Which political parties are named in the passage on Turkey's 2024 local elections?

SUPPLIED PASSAGE:
····················

EXECUTIVE SUMMARY: The local elections in Turkey at the end of March 2024 had some surprising results. Economic issues were a decisive factor in the relatively low numbers for the ruling AK Party. Pensioners, a growing demographic sector in Turkey, were frequently mentioned during the AK Party’s election campaign but were neglected in practice, which was the main reason for the AK Party’s failure. In both the near and distant term, it will now be impossible to ignore the rights of pensioners in Turkey.

On Sunday, March 31, 2024, local elections were held in Turkey. In the long months leading up to the March elections, Erdoğan employed all the standard methods to strengthen his position: offering benefits to retirees, launching impressive campaigns, delivering fiery speeches, threatening to crush Israel, and impeding his opponents.

Flush with success from the parliamentary and presidential elections of 2023, Erdoğan was optimistic about his likely victory in the local elections as well, and for good reason. The 2023 electoral success came despite an ongoing economic crisis and breakneck inflation that rose far beyond the official numbers given by the authorities. A victory against that background seemed to mark Erdoğan’s undisputed ability to win, both nationally and locally. If Turkey trusted Erdoğan’s party and Erdoğan himself after such an acute crisis, it was reasonable to assume that that support would extend to the local elections as well.

Erdoğan also expected to benefit from a crack that had appeared in the opposition: following its defeat in the general elections, the “Table of Six” coalition fell apart when the main opposition parties, the Republican People’s Party (CHP) and the Good Party (İYİ Parti), presented separate candidates for mayoral positions.[1] In contrast, the AK Party and its main partner, the National Action Party (MHP), entered the election in partnership, supporting each other’s candidates in key districts.

In addition, these were the first elections contested by the new leader of the CHP, Özgür Özel, a close associate of İmamoğlu, who successfully challenged his predecessor in the position, Kılıçdaroğlu, starting in November 2023. It was difficult to predict the success of the new leader compared to his predecessor, and this doubt also encouraged Erdoğan to believe in his own likely upcoming victory.

····················

INFORMATION SUPPLIED:
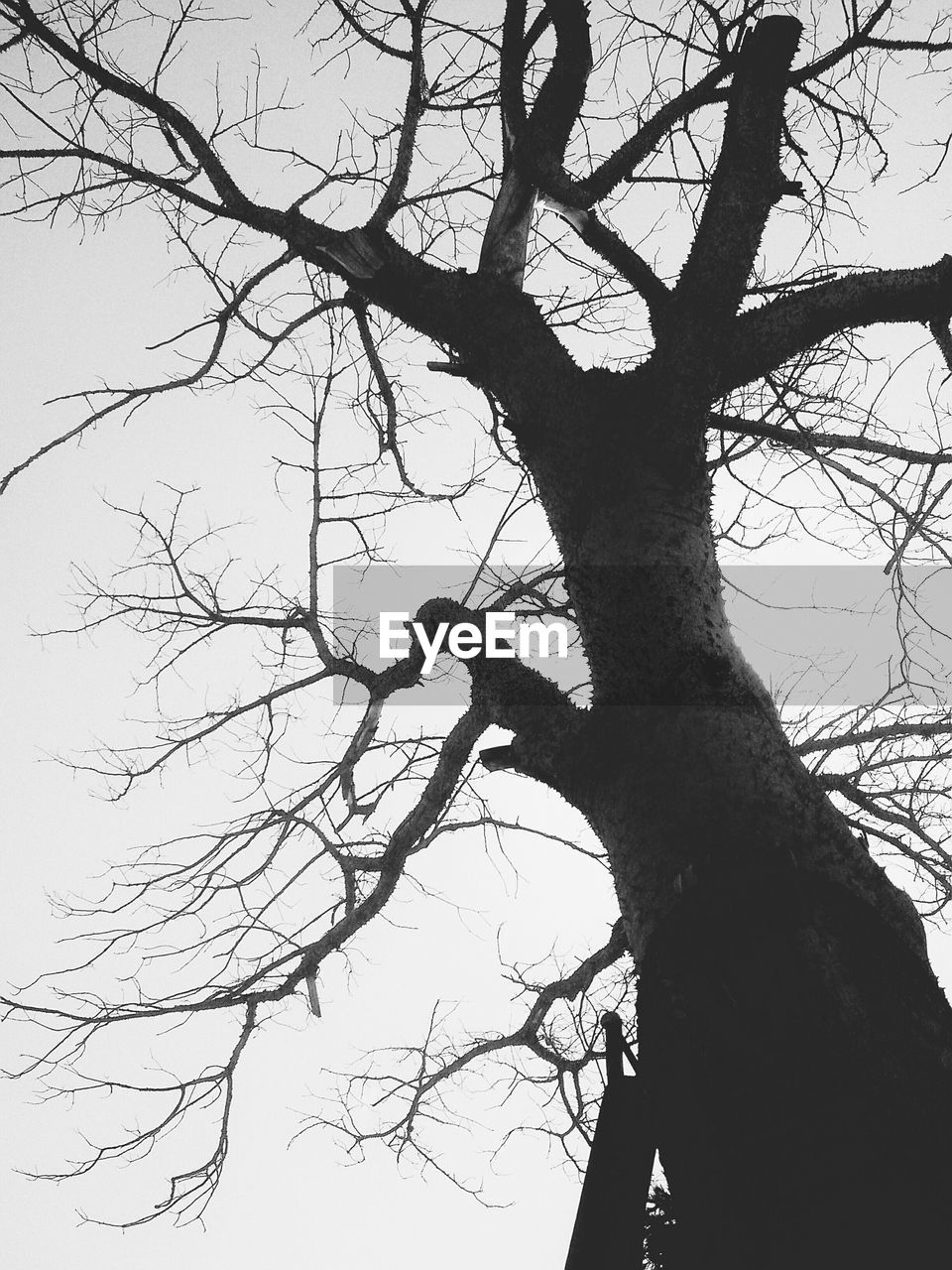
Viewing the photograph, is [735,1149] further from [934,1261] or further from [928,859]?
[928,859]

····················

COMPLETED EXERCISE:
- AK Party
- Republican People's Party (CHP)
- Good Party (İYİ Parti)
- National Action Party (MHP)